Like many asthma sufferers, Duffy didn’t know what was triggering her attacks. So, the 42-year-old enrolled in a clinical trial that’s testing a new high-tech inhaler.
A wireless sensor sits on top of a regular inhaler. Anytime a patient takes a puff, maps show when and where the inhaler was used and records how much medication was used. That information is sent to the doctor.
“With the device essentially the sensor becomes your diary electronically,” says Dr. Rajan Merchant of Woodland Healthcare.
Right now, you and your doctor can follow your local pollen counts, and you can try to remember how much you used your inhaler.
“Patients do tend to underestimate how often they’re using their inhaler,” Dr. Michael Palumbo of Allergy & Clinical Immunology Associates points out.
Researchers are hoping this GPS and WiFi-linked inhaler will help them determine which areas are hot spots.

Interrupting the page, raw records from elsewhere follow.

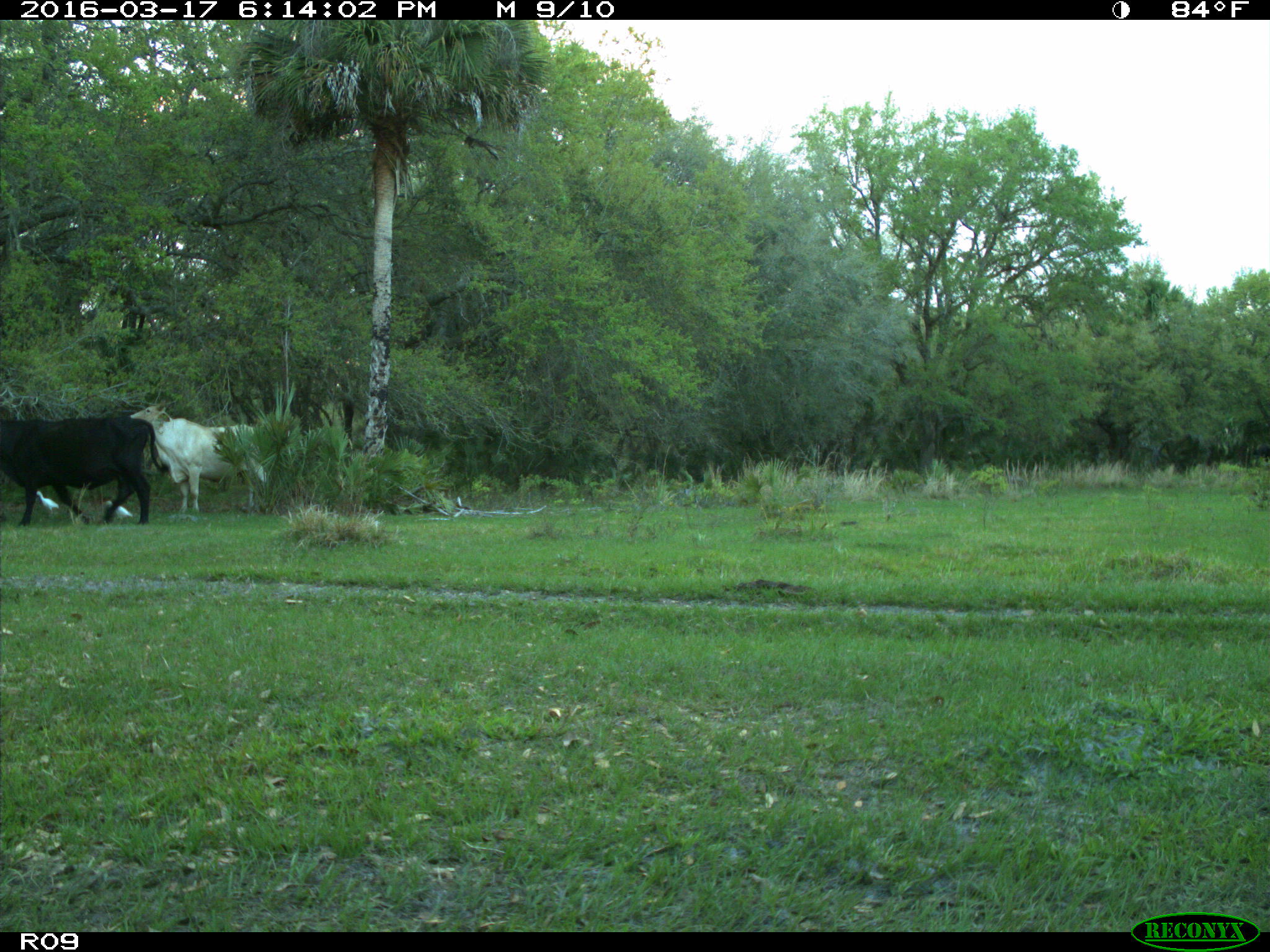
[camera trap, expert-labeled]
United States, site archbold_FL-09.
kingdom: Animalia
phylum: Chordata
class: Mammalia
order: Artiodactyla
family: Bovidae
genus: Bos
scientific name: Bos taurus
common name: domestic cow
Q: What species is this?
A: Bos taurus (domestic cow).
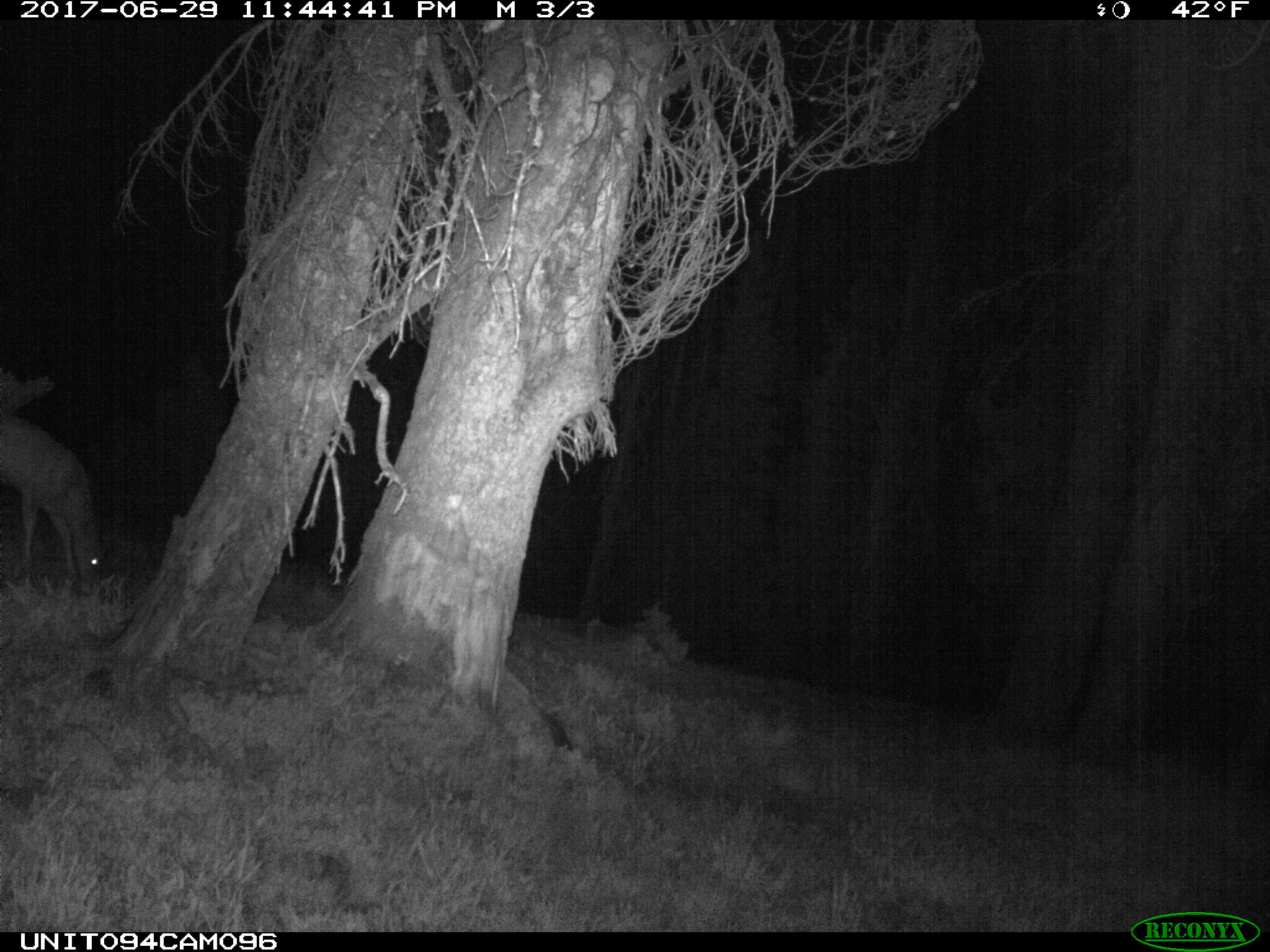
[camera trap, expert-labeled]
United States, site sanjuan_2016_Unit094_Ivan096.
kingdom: Animalia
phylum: Chordata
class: Mammalia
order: Artiodactyla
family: Cervidae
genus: Odocoileus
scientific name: Odocoileus hemionus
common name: mule deer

“It helps us isolate where they may be having problems,” says Dr. Merchant
He is testing the device, which has been submitted to the FDA as safe and effective and ready to market.
As for drawbacks?
“There’s always the ‘Big Brother’ concept,” says Dr. Palumbo. “Someone can track where you are all the time.”
After looking at data from Duffy’s inhaler, doctors ordered more allergy tests to pinpoint her triggers.
Now she’s on new medication.. and doesn’t have to use her inhaler as much.
“Now I can breathe. and I’m not as exhausted anymore,” she says.
In studies from the device maker, researchers have found more than 70-percent of patients improved control of their asthma after three months of using the system.